Unexpected compliments!

27 Sep

I was in Spotlight yesterday. I know, what a surprise eh? Buying up big on some sagey green cotton lycra sateen. Lovely fabric. Destined (so I think at the moment, I reserve the right to change this at any time) to be a skirt with a bit of a circular ruffle at the hem.

The lovely lady behind the counter asked me how I was going to use it. I explained, and she exclaimed in delight. “You have to come in and show us when it is done. I love seeing the things all made up!”

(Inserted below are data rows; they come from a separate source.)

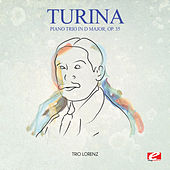 Turina: Piano Trio in D Major, Op. 35 (Digitally Remastered) by Trio Lorenz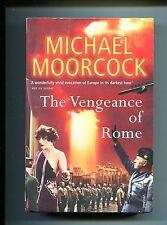 Michael Moorcock # THE VENGEANCE OF ROME # Vintage Books 2007
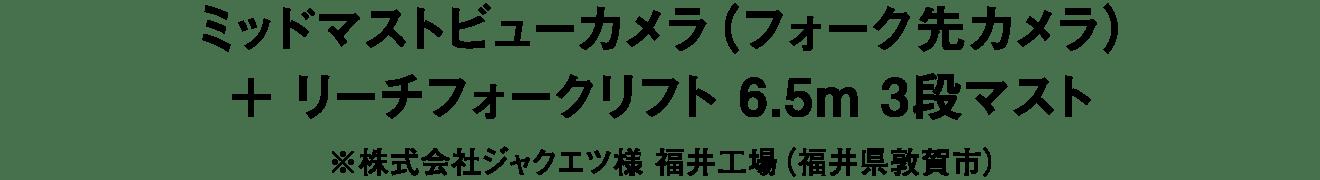 ミッドマストビューカメラ(フォーク先カメラ)+リーチフォークリフト 6.5m 3段マスト※株式会社ジャクエツ様 福井工場(福井県敦賀市)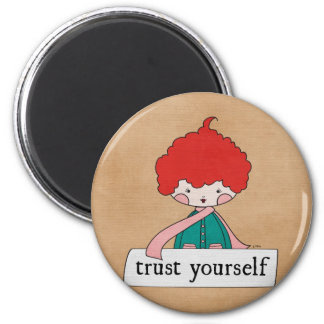 Trust Yourself By Linda Tieu 2 Inch Round Magnet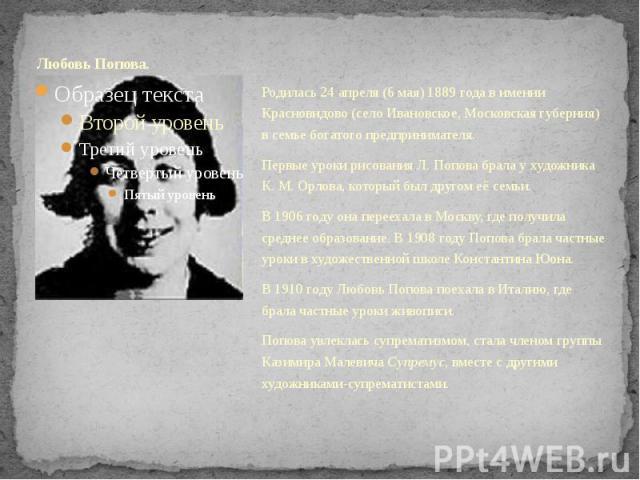 Любовь Попова. Родилась 24 апреля (6 мая) 1889 года в имении Красновидово (село Ивановское, Московская губерния) в семье богатого предпринимателя. Первые уроки рисования Л.Попова брала у художника К.М.Орлова, который был другом её …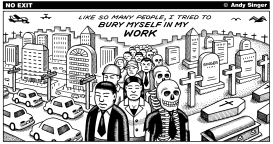 Bury Myself in My Work by Andy Singer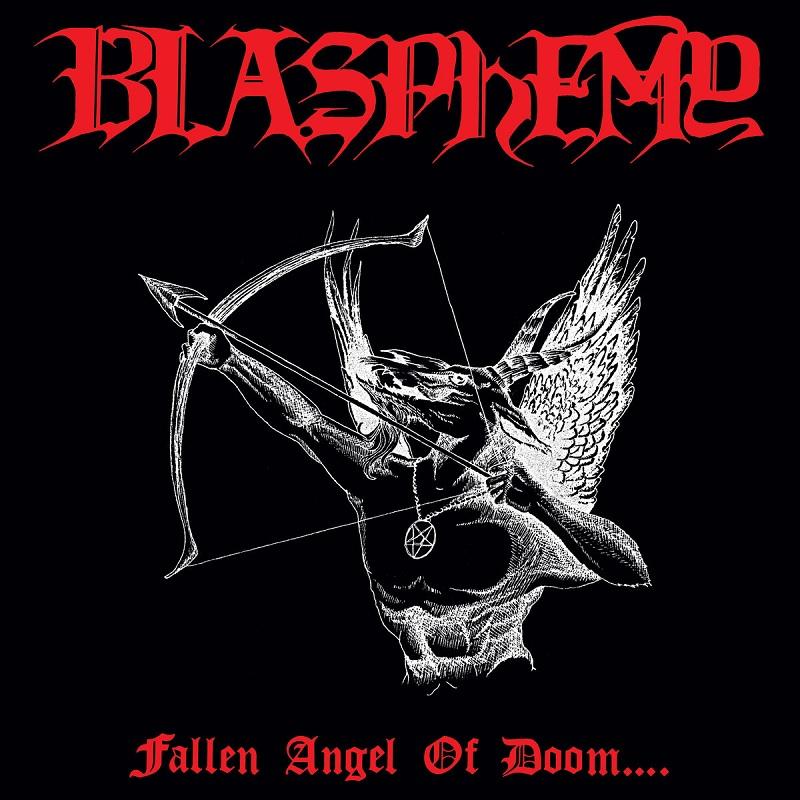 BLASPHEMY / FALLEN ANGEL OF DOOM...<2007 REISSUE>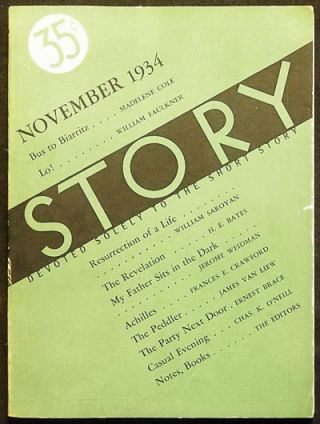 Story: Devoted Solely to the Short Story -- Nov. 1934 -- vol. 5 no. 28. William Faulkner, William...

I realised then that I was wearing these trousers, blogged here,

So I gestured to my trousers and told her I’d made them. “From that ribstop cotton you guys have had for ages that keeps ringing up at $2 per metre.”

At which the woman in the queue behind me said “WOW.” As the sales assistant was looking very impressed.

I said “AND I got the pattern from an op-shop for 20 cents. It’s the same vintage as me. 1976!” All the while thinking “The crotch is a bit funky. I know how to fix it but I haven’t gotten round to it. But I’m definitely not going to point it out, and I hope they don’t notice.” *

They certainly didn’t seem to notice anything untoward about the trousers at all. Hey, I tell you, they were both looking pretty impressed by then. And I felt extremely well complimented about my sewing (and thrifting) skills.

Thanks guys! You totally made my day! And made me feel great about myself 🙂

(It occurred to me on the way home the crotch seam looked fine, it’s just been feeling a bit odd since I started with pilates and built up plenty of muscle tone in my legs. It just needed taking out a bit. Which, of course, I did the moment I got home!)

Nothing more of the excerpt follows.